Casi 1,5 millones de docentes y 23,4 millones de estudiantes de Educación Superior en toda América Latina actualmente se hallan comprometidos con el desafío y la prioridad de mantener la continuidad de los procesos de enseñanza y de aprendizaje en formatos educativos de “no-presencialidad”.
Las estrategias de aislamiento y las distintas formas de cuarentena desplegadas por las políticas de salud pública en todo el mundo con el objeto de enfrentar el virus y su terrible capacidad de daño, impactaron de un modo directo en la educación produciéndose el cierre de la totalidad de las Universidades y con ello un hecho inédito: la pérdida del espacio áulico en particular y del espacio institucional en general, de relacionamiento académico por excelencia, espacio de encuentro, de socialización e intercambio, que implica pérdida material y simbólica, que implica distanciamiento tangible pero también espiritual.

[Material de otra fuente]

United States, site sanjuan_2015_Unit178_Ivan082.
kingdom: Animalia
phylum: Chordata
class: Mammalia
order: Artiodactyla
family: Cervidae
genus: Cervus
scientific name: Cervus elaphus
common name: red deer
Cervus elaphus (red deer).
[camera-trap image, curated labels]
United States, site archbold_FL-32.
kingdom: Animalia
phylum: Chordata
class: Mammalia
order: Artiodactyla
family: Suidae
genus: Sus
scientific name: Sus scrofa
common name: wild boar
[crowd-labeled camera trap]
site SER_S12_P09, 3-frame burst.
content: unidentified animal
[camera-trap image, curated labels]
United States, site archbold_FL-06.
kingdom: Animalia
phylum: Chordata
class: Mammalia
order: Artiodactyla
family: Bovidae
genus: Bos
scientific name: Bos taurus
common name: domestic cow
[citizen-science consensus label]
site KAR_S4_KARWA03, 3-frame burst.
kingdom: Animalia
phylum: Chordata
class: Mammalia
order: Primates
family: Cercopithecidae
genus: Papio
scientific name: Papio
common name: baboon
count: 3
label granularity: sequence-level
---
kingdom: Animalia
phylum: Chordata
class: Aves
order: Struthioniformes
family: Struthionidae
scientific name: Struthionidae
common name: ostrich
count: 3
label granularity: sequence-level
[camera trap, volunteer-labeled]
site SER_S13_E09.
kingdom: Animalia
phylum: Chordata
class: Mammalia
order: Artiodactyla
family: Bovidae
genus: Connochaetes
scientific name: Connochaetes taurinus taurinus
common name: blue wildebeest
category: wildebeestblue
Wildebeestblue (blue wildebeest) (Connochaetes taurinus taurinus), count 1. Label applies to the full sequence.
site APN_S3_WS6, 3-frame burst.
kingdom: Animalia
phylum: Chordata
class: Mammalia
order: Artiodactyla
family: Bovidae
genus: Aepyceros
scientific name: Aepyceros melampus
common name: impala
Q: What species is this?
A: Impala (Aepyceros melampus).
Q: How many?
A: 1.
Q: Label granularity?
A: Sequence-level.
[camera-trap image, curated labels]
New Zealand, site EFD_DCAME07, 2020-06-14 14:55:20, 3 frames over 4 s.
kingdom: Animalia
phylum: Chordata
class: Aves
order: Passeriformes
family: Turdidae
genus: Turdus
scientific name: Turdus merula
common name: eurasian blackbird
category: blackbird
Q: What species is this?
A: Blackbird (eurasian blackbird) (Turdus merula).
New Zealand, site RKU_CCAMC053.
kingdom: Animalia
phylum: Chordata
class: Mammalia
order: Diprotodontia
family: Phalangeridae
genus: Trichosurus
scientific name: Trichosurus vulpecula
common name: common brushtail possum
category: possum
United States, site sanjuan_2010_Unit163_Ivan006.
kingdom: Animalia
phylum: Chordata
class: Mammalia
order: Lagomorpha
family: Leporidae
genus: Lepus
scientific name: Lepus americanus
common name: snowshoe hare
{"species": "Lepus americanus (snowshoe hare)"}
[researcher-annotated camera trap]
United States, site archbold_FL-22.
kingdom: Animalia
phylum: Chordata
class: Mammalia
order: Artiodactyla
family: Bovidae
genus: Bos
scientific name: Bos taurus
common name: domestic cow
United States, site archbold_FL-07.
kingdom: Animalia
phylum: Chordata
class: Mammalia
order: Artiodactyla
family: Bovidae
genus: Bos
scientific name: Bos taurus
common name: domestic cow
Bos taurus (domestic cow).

De este modo, la enseñanza a distancia sustentada en las nuevas tecnologías de la comunicación, que no constituye en si mismo un fenómeno novedoso ni de aparición reciente, sin embargo deviene novedad en su generalización y en la forma en que nos sorprendió sin solución de continuidad y con poco adiestramiento -es evidente que “estar conectado” o “manejarse” con las redes sociales de ningún modo implica estar en condiciones de participar eficazmente en procesos de enseñanza y de aprendizaje, o poder encauzar estrategias pedagógicas en entornos virtuales- configurando lo que denominamos “virtualidad emergente” (Orler, 2020).